**Excerpt**
---------------
Justin Kitzes | Data Science Lessons home setup github contact

Scientific Programming Basics

The purpose of this section is to teach you the basic, core concepts of programming that transcend languages, how they fit together, and how you can use them to become a better scientist. Although these lessons use Python to teach these concepts, they are applicable to nearly all programming languages that you might use for your scientific work.

We (the instructors) recognize that you all unavoidably have come with very different backgrounds in Python programming. We expect that some of you may be familiar with basic Python, while a few of you of you have experience with additional modules such as numpy and scipy — for those in that latter category, this section of the lessons may not be as novel as the other sections. However, we hope that the method of presentation will help to solidify your existing knowledge. We also encourage you to take the opportunity to ask the instructors and volunteers about more advanced techniques that you might have heard of but do not know how to use well.

For those who have no (or almost no) background in programming in any language, you may find that these lessons proceed quickly. We encourage you to make liberal use of the helpful volunteers as we proceed through these lessons. You may also wish to consider working together with a partner to complete the exercises as a team.
---------------
**Supplied material**
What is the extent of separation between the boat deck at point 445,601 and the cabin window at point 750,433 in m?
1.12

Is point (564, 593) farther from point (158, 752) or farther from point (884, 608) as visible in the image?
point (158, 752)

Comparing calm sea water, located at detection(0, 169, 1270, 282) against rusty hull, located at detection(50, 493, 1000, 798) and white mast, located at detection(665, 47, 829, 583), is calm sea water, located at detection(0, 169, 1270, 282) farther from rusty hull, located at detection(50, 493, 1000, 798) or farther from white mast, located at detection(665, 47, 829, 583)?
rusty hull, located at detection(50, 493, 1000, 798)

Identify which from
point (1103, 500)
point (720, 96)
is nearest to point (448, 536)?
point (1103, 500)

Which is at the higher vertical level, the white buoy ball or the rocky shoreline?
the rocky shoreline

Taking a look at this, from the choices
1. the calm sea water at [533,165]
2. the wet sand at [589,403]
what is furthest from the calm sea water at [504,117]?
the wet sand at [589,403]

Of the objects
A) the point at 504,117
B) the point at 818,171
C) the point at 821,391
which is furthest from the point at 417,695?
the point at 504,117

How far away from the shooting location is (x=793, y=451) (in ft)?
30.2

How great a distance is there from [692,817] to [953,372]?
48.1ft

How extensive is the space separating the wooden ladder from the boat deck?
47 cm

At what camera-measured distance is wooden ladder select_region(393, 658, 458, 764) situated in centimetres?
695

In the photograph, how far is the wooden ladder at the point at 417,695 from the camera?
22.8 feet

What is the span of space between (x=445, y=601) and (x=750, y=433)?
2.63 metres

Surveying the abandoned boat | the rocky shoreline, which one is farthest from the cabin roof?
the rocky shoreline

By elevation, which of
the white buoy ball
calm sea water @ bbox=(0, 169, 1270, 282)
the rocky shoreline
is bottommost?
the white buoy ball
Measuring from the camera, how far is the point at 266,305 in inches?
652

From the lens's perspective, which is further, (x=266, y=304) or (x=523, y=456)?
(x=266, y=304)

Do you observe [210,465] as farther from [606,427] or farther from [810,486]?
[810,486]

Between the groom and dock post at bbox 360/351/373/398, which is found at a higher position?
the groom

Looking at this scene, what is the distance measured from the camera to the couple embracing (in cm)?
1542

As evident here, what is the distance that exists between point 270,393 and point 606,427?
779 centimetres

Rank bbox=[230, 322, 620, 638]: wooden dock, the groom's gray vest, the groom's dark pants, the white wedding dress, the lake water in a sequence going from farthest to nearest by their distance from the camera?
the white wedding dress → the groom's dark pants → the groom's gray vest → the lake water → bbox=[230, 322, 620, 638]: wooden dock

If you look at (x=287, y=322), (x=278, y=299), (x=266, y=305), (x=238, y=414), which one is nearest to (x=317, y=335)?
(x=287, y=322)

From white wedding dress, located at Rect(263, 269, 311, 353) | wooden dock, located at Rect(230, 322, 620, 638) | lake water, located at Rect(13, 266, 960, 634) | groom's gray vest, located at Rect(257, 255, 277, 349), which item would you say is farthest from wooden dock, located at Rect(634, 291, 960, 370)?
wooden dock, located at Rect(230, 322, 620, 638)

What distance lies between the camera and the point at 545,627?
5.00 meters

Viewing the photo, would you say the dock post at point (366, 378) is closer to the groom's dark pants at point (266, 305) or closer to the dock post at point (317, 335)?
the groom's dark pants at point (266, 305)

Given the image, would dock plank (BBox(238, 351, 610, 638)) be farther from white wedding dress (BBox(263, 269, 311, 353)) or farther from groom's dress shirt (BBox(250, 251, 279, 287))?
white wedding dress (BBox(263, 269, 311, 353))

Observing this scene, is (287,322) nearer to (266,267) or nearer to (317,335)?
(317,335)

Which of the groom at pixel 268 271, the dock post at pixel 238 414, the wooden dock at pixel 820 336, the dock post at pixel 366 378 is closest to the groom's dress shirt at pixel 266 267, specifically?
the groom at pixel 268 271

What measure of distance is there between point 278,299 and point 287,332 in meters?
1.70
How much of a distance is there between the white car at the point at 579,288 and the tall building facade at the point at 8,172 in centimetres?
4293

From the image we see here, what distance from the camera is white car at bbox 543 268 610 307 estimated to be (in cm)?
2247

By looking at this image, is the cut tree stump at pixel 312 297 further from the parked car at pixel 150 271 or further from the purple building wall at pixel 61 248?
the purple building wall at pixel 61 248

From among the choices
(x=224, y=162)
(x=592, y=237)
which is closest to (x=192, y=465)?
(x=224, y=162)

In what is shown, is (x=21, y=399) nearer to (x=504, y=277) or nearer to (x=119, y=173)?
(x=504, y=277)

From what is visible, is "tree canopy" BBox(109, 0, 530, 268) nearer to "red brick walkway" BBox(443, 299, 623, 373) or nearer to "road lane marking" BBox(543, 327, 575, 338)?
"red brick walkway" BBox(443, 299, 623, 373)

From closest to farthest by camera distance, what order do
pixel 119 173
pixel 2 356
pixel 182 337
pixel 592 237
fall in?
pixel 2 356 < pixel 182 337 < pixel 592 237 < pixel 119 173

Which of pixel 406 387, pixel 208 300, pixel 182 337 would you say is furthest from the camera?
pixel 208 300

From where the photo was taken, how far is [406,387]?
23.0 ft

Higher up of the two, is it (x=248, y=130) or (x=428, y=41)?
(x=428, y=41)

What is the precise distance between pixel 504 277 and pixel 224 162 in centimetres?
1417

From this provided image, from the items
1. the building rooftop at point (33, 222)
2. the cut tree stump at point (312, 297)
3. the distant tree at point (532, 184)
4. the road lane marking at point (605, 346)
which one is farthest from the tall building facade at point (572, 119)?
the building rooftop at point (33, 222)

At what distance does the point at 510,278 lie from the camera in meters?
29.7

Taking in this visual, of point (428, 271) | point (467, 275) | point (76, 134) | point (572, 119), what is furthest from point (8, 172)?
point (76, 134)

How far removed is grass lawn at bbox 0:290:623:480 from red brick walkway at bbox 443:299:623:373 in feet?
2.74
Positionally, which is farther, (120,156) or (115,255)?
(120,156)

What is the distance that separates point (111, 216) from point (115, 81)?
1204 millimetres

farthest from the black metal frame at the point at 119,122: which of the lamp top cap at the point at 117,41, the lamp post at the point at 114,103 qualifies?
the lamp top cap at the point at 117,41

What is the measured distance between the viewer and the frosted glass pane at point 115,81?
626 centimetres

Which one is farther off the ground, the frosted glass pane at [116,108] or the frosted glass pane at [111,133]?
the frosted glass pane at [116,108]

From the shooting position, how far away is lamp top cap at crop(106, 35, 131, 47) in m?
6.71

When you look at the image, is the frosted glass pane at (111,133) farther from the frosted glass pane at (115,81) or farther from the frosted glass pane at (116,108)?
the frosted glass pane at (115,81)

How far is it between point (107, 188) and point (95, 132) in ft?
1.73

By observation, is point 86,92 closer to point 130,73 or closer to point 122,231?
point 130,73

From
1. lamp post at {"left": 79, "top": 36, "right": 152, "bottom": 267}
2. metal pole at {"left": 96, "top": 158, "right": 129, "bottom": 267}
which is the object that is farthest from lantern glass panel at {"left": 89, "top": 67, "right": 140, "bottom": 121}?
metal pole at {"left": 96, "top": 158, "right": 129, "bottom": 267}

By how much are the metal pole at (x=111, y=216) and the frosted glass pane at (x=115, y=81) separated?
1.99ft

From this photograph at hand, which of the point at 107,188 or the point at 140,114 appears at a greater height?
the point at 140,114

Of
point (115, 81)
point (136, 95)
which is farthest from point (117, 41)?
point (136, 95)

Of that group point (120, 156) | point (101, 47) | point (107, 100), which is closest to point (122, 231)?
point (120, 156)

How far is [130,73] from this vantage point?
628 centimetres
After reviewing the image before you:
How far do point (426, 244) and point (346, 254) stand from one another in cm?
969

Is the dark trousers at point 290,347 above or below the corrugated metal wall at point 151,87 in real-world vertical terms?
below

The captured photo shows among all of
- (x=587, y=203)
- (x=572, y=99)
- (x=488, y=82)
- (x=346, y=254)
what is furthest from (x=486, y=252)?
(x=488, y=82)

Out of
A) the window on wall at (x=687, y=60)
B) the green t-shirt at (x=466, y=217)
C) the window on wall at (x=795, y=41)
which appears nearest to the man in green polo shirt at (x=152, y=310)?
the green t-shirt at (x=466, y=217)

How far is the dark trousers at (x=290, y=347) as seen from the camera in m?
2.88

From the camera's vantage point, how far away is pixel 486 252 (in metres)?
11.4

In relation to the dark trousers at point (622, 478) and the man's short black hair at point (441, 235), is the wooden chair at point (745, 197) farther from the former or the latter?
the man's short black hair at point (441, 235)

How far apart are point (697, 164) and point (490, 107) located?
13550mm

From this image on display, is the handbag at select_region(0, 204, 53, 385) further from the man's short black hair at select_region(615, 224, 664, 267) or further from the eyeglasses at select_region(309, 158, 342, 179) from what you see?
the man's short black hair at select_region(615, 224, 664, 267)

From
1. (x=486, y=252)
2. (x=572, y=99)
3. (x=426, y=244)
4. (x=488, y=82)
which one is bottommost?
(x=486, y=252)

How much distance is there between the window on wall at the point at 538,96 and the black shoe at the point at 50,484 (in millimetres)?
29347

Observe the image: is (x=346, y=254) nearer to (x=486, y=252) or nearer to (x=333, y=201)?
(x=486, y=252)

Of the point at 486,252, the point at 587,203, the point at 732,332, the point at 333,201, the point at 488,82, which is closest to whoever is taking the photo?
---------------
**Direction 1**
Print the full scientific programming introduction without any changes.
**Direction 2**
Output only the part of the records that opens with the line containing "Between the groom" and closes with the line containing "779 centimetres", both of those lines included, and reproduce it unchanged.
The scientific programming introduction and the records are unrelated to each other.

**Written answer 1**
Justin Kitzes | Data Science Lessons home setup github contact

Scientific Programming Basics

The purpose of this section is to teach you the basic, core concepts of programming that transcend languages, how they fit together, and how you can use them to become a better scientist. Although these lessons use Python to teach these concepts, they are applicable to nearly all programming languages that you might use for your scientific work.

We (the instructors) recognize that you all unavoidably have come with very different backgrounds in Python programming. We expect that some of you may be familiar with basic Python, while a few of you of you have experience with additional modules such as numpy and scipy — for those in that latter category, this section of the lessons may not be as novel as the other sections. However, we hope that the method of presentation will help to solidify your existing knowledge. We also encourage you to take the opportunity to ask the instructors and volunteers about more advanced techniques that you might have heard of but do not know how to use well.

For those who have no (or almost no) background in programming in any language, you may find that these lessons proceed quickly. We encourage you to make liberal use of the helpful volunteers as we proceed through these lessons. You may also wish to consider working together with a partner to complete the exercises as a team.

**Written answer 2**
Between the groom and dock post at bbox 360/351/373/398, which is found at a higher position?
the groom

Looking at this scene, what is the distance measured from the camera to the couple embracing (in cm)?
1542

As evident here, what is the distance that exists between point 270,393 and point 606,427?
779 centimetres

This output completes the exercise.